Copy all entries exactly.
THE RECORDS: Begin
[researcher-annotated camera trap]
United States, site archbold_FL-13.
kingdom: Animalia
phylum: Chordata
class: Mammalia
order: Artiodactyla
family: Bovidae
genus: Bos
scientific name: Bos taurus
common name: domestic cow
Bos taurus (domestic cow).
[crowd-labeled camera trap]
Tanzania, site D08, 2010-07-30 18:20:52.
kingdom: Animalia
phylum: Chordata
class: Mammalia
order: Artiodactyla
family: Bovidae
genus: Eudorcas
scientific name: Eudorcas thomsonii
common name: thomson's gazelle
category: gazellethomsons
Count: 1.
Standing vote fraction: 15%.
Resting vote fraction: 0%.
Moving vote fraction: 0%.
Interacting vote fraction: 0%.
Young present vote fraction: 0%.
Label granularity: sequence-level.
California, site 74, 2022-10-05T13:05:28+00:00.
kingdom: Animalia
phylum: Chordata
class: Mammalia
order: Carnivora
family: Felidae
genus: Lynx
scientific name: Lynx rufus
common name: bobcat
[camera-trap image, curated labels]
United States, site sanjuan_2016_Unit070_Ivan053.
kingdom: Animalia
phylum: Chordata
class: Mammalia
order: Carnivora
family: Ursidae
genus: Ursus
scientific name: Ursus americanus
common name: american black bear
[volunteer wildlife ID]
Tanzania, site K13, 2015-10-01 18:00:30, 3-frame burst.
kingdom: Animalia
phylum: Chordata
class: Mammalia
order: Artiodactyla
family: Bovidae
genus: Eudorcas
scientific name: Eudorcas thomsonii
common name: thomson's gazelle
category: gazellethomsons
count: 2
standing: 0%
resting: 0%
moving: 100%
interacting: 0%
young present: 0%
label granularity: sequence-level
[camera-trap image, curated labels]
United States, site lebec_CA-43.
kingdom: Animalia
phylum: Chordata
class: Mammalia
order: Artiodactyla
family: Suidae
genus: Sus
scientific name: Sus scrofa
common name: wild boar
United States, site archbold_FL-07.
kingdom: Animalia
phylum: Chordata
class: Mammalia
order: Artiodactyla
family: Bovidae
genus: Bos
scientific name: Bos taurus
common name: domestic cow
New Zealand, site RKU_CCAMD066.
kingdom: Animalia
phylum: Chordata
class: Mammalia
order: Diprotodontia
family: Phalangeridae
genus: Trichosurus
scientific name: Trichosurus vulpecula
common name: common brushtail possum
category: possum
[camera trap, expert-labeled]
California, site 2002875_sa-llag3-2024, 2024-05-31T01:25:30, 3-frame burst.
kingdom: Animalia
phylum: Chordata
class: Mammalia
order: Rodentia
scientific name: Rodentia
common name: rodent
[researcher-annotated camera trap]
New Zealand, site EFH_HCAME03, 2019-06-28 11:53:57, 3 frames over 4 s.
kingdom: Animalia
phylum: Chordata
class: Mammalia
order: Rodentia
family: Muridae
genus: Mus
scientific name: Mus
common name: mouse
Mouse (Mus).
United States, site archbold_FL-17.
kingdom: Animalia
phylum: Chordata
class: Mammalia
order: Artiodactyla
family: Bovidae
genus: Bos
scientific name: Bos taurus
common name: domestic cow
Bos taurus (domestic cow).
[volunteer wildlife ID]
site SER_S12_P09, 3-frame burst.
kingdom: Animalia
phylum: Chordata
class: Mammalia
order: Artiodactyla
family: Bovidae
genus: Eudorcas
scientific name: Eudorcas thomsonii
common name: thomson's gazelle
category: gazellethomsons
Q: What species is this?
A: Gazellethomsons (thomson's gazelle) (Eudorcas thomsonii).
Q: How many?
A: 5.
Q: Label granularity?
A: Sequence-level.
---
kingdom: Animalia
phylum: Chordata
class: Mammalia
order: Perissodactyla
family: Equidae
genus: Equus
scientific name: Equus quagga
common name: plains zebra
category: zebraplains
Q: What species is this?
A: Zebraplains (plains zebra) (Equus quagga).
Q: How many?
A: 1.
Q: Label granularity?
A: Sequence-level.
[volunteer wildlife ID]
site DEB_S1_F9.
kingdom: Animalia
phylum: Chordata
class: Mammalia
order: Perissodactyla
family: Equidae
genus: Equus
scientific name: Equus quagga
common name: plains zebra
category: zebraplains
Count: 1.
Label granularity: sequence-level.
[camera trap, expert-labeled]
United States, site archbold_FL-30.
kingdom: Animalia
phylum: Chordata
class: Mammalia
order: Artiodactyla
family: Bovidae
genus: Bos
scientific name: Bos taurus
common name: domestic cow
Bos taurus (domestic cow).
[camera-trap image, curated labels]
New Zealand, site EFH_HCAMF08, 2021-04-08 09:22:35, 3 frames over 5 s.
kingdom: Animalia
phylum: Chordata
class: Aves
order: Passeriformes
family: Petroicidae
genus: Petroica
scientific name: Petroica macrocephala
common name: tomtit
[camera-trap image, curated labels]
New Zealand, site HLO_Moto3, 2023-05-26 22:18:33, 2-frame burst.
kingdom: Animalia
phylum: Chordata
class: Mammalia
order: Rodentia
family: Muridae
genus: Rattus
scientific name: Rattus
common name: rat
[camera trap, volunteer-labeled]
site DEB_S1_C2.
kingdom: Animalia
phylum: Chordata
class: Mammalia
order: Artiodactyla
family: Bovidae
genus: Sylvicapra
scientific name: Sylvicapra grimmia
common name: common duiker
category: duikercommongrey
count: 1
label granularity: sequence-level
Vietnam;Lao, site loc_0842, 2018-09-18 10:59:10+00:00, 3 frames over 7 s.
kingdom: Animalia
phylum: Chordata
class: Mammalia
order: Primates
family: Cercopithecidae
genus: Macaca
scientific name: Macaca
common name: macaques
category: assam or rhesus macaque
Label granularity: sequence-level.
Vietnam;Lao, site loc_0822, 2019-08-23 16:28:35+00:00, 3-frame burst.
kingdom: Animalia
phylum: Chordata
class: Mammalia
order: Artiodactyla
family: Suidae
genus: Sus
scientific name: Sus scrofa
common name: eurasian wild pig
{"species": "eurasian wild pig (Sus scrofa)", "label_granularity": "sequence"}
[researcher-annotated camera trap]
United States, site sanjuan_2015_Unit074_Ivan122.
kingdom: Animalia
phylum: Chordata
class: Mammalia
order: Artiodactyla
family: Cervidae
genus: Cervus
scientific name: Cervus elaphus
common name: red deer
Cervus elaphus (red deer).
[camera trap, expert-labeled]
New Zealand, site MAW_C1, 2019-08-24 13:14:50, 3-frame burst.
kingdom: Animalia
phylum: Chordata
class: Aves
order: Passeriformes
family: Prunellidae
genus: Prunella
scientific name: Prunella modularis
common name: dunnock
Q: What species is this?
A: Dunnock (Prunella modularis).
THE RECORDS: End
EXERCISE OUTPUT:
[researcher-annotated camera trap]
United States, site archbold_FL-13.
kingdom: Animalia
phylum: Chordata
class: Mammalia
order: Artiodactyla
family: Bovidae
genus: Bos
scientific name: Bos taurus
common name: domestic cow
Bos taurus (domestic cow).
[crowd-labeled camera trap]
Tanzania, site D08, 2010-07-30 18:20:52.
kingdom: Animalia
phylum: Chordata
class: Mammalia
order: Artiodactyla
family: Bovidae
genus: Eudorcas
scientific name: Eudorcas thomsonii
common name: thomson's gazelle
category: gazellethomsons
Count: 1.
Standing vote fraction: 15%.
Resting vote fraction: 0%.
Moving vote fraction: 0%.
Interacting vote fraction: 0%.
Young present vote fraction: 0%.
Label granularity: sequence-level.
California, site 74, 2022-10-05T13:05:28+00:00.
kingdom: Animalia
phylum: Chordata
class: Mammalia
order: Carnivora
family: Felidae
genus: Lynx
scientific name: Lynx rufus
common name: bobcat
[camera-trap image, curated labels]
United States, site sanjuan_2016_Unit070_Ivan053.
kingdom: Animalia
phylum: Chordata
class: Mammalia
order: Carnivora
family: Ursidae
genus: Ursus
scientific name: Ursus americanus
common name: american black bear
[volunteer wildlife ID]
Tanzania, site K13, 2015-10-01 18:00:30, 3-frame burst.
kingdom: Animalia
phylum: Chordata
class: Mammalia
order: Artiodactyla
family: Bovidae
genus: Eudorcas
scientific name: Eudorcas thomsonii
common name: thomson's gazelle
category: gazellethomsons
count: 2
standing: 0%
resting: 0%
moving: 100%
interacting: 0%
young present: 0%
label granularity: sequence-level
[camera-trap image, curated labels]
United States, site lebec_CA-43.
kingdom: Animalia
phylum: Chordata
class: Mammalia
order: Artiodactyla
family: Suidae
genus: Sus
scientific name: Sus scrofa
common name: wild boar
United States, site archbold_FL-07.
kingdom: Animalia
phylum: Chordata
class: Mammalia
order: Artiodactyla
family: Bovidae
genus: Bos
scientific name: Bos taurus
common name: domestic cow
New Zealand, site RKU_CCAMD066.
kingdom: Animalia
phylum: Chordata
class: Mammalia
order: Diprotodontia
family: Phalangeridae
genus: Trichosurus
scientific name: Trichosurus vulpecula
common name: common brushtail possum
category: possum
[camera trap, expert-labeled]
California, site 2002875_sa-llag3-2024, 2024-05-31T01:25:30, 3-frame burst.
kingdom: Animalia
phylum: Chordata
class: Mammalia
order: Rodentia
scientific name: Rodentia
common name: rodent
[researcher-annotated camera trap]
New Zealand, site EFH_HCAME03, 2019-06-28 11:53:57, 3 frames over 4 s.
kingdom: Animalia
phylum: Chordata
class: Mammalia
order: Rodentia
family: Muridae
genus: Mus
scientific name: Mus
common name: mouse
Mouse (Mus).
United States, site archbold_FL-17.
kingdom: Animalia
phylum: Chordata
class: Mammalia
order: Artiodactyla
family: Bovidae
genus: Bos
scientific name: Bos taurus
common name: domestic cow
Bos taurus (domestic cow).
[volunteer wildlife ID]
site SER_S12_P09, 3-frame burst.
kingdom: Animalia
phylum: Chordata
class: Mammalia
order: Artiodactyla
family: Bovidae
genus: Eudorcas
scientific name: Eudorcas thomsonii
common name: thomson's gazelle
category: gazellethomsons
Q: What species is this?
A: Gazellethomsons (thomson's gazelle) (Eudorcas thomsonii).
Q: How many?
A: 5.
Q: Label granularity?
A: Sequence-level.
---
kingdom: Animalia
phylum: Chordata
class: Mammalia
order: Perissodactyla
family: Equidae
genus: Equus
scientific name: Equus quagga
common name: plains zebra
category: zebraplains
Q: What species is this?
A: Zebraplains (plains zebra) (Equus quagga).
Q: How many?
A: 1.
Q: Label granularity?
A: Sequence-level.
[volunteer wildlife ID]
site DEB_S1_F9.
kingdom: Animalia
phylum: Chordata
class: Mammalia
order: Perissodactyla
family: Equidae
genus: Equus
scientific name: Equus quagga
common name: plains zebra
category: zebraplains
Count: 1.
Label granularity: sequence-level.
[camera trap, expert-labeled]
United States, site archbold_FL-30.
kingdom: Animalia
phylum: Chordata
class: Mammalia
order: Artiodactyla
family: Bovidae
genus: Bos
scientific name: Bos taurus
common name: domestic cow
Bos taurus (domestic cow).
[camera-trap image, curated labels]
New Zealand, site EFH_HCAMF08, 2021-04-08 09:22:35, 3 frames over 5 s.
kingdom: Animalia
phylum: Chordata
class: Aves
order: Passeriformes
family: Petroicidae
genus: Petroica
scientific name: Petroica macrocephala
common name: tomtit
[camera-trap image, curated labels]
New Zealand, site HLO_Moto3, 2023-05-26 22:18:33, 2-frame burst.
kingdom: Animalia
phylum: Chordata
class: Mammalia
order: Rodentia
family: Muridae
genus: Rattus
scientific name: Rattus
common name: rat
[camera trap, volunteer-labeled]
site DEB_S1_C2.
kingdom: Animalia
phylum: Chordata
class: Mammalia
order: Artiodactyla
family: Bovidae
genus: Sylvicapra
scientific name: Sylvicapra grimmia
common name: common duiker
category: duikercommongrey
count: 1
label granularity: sequence-level
Vietnam;Lao, site loc_0842, 2018-09-18 10:59:10+00:00, 3 frames over 7 s.
kingdom: Animalia
phylum: Chordata
class: Mammalia
order: Primates
family: Cercopithecidae
genus: Macaca
scientific name: Macaca
common name: macaques
category: assam or rhesus macaque
Label granularity: sequence-level.
Vietnam;Lao, site loc_0822, 2019-08-23 16:28:35+00:00, 3-frame burst.
kingdom: Animalia
phylum: Chordata
class: Mammalia
order: Artiodactyla
family: Suidae
genus: Sus
scientific name: Sus scrofa
common name: eurasian wild pig
{"species": "eurasian wild pig (Sus scrofa)", "label_granularity": "sequence"}
[researcher-annotated camera trap]
United States, site sanjuan_2015_Unit074_Ivan122.
kingdom: Animalia
phylum: Chordata
class: Mammalia
order: Artiodactyla
family: Cervidae
genus: Cervus
scientific name: Cervus elaphus
common name: red deer
Cervus elaphus (red deer).
[camera trap, expert-labeled]
New Zealand, site MAW_C1, 2019-08-24 13:14:50, 3-frame burst.
kingdom: Animalia
phylum: Chordata
class: Aves
order: Passeriformes
family: Prunellidae
genus: Prunella
scientific name: Prunella modularis
common name: dunnock
Q: What species is this?
A: Dunnock (Prunella modularis).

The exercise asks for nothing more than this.